Instinct takes over, and I run to the bed.
‘Miss, please.’ The paramedic intervenes, pulling me away. ‘Do you know him? Can you tell us his name?’
‘He’s my boyfriend,’ I choke, scanning his face for any sign of life. There’s none. He’s motionless. Looks dead. ‘His name is Theo. Theo Kane.’ I shrug off the paramedic and shoot forward, looking Theo up and down, seeing his chest naked beneath the thin blankets. More blood. ‘What’s happened to him?’ My heart breaks in two, the sight of my big, strong man so utterly broken putting too much strain on the crack that’s caused me agony since he left.
The two paramedics negotiate the bed around the drunken man, leaving him on the ground. ‘He was found by the docks. Unconscious, unresponsive, low pulse rate. He’s not in a good way, darling.’
They burst through the doors of the emergency care unit, and a flood of nurses hurry towards us, obviously awaiting Theo’s arrival. The paramedic sends one out to the drunken man, and I barely stop myself from shouting my outrage. Theo needs every nurse he can get. They begin work on him immediately as the paramedics carry on wheeling him down the corridor, reeling off everything from his name to his blood pressure, from where they found him to his injuries.
I’m in a daze of nothingness, running alongside the bed, listening and watching the madness unfold. I hear the word critical. I hear them tell the nurses that he has a suspected punctured lung resulting from broken ribs. But what’s holding most of my attention is the sudden sight of Theo’s body jerking. It appears to be in spasm, constantly twitching on the bed. Yet when I look to his face, nothing.
All my nursing instincts go out the window. I’m not calm, I’m not collected, and I’m not thinking straight. If these medical professionals weren’t here, I wouldn’t know what to do.
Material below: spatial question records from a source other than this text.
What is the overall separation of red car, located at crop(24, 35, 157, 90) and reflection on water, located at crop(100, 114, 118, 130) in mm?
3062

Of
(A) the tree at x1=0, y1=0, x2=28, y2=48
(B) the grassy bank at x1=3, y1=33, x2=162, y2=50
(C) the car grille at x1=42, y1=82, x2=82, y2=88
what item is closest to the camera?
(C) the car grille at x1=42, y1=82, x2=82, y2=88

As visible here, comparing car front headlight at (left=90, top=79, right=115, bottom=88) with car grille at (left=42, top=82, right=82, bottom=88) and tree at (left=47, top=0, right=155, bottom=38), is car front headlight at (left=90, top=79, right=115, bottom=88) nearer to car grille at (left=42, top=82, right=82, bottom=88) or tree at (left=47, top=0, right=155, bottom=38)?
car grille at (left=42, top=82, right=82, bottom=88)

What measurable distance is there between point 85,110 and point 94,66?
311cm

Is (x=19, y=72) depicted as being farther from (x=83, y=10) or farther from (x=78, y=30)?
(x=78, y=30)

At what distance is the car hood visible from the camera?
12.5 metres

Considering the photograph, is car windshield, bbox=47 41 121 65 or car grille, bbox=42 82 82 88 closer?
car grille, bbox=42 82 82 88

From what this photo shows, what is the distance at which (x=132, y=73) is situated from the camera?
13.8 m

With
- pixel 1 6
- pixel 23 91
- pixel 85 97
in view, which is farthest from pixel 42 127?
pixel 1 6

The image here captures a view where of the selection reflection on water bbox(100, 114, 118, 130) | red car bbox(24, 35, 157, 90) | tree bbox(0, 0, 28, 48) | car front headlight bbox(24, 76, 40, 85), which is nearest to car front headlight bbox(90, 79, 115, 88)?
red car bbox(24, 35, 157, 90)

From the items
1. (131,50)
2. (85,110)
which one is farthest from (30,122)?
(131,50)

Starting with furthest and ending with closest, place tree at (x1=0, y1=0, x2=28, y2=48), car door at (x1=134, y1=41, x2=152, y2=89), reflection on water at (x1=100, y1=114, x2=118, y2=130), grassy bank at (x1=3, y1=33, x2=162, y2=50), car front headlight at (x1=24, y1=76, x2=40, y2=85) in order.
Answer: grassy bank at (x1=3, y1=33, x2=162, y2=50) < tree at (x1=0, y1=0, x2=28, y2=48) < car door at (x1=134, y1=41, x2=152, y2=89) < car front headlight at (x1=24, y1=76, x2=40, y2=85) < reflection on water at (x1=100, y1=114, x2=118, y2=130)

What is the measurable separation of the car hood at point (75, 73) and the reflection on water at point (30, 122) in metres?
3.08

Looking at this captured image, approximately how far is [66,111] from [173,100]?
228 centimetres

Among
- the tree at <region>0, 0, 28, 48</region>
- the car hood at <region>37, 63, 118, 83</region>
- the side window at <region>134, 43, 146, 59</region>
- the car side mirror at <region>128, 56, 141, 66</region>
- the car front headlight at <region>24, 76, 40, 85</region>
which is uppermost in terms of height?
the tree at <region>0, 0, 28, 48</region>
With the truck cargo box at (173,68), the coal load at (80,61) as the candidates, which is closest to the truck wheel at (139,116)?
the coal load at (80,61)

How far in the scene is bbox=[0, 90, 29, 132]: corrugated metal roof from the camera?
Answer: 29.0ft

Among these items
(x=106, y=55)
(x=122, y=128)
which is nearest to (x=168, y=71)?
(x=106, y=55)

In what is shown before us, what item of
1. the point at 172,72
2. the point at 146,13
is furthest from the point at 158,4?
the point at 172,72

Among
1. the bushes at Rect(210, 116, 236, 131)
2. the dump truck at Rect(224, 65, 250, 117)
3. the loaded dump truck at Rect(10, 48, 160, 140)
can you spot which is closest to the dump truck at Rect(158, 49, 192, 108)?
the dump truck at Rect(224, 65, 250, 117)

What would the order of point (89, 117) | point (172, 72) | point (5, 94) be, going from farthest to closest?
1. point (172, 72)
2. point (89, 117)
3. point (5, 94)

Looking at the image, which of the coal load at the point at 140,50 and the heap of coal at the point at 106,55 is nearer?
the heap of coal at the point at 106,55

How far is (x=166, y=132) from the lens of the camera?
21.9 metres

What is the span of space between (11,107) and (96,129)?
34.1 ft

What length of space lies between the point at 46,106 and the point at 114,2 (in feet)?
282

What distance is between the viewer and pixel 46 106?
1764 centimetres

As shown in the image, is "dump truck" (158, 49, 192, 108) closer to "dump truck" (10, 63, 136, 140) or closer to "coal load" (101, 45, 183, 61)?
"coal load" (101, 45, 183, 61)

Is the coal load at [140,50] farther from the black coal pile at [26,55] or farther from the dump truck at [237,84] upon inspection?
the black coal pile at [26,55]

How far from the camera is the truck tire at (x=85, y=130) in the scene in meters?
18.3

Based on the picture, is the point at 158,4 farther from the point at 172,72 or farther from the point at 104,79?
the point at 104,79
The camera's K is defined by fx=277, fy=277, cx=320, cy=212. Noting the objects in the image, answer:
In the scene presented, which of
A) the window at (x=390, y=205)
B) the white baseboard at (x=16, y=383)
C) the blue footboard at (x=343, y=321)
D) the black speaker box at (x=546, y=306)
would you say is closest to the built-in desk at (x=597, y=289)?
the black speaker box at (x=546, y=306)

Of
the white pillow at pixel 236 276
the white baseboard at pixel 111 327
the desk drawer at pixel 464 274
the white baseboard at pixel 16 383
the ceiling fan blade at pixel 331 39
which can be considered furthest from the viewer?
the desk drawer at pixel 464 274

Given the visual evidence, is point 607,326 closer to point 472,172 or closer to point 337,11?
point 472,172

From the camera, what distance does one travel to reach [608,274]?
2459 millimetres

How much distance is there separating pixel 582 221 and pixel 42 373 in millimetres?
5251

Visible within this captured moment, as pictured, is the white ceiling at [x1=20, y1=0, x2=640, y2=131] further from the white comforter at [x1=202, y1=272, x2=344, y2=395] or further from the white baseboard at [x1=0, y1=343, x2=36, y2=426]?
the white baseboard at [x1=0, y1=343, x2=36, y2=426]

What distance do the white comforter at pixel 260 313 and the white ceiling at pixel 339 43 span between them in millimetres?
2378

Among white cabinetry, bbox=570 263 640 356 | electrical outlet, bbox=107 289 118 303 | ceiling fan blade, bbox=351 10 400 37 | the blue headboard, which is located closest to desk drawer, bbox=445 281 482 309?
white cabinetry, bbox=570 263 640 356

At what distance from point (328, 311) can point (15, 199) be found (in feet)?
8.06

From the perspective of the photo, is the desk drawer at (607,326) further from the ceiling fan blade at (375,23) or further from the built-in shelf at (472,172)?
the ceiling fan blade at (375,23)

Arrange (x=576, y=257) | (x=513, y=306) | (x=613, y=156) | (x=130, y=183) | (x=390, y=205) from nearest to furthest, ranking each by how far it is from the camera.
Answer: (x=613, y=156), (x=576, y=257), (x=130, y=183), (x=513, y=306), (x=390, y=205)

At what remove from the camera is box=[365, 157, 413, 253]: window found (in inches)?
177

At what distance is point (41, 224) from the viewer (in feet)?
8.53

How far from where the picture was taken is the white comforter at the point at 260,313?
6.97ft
My heart is beating so fast it’s a vibration in my chest, my ears pounding with the pressure of blood pumping around my body.
Theo’s wheeled into a cubicle and I’m stopped at the threshold, the nurse pushing me back a little to leave room for the many people working on him. It takes everything in me to obey. To give them space and not lunge forward and seize Theo in my arms. Watching as a nurse tries to insert a cannula into his arm pains me. His twitching body keeps knocking her off target, and she repeatedly stabs at his flesh, never hitting the vein she needs.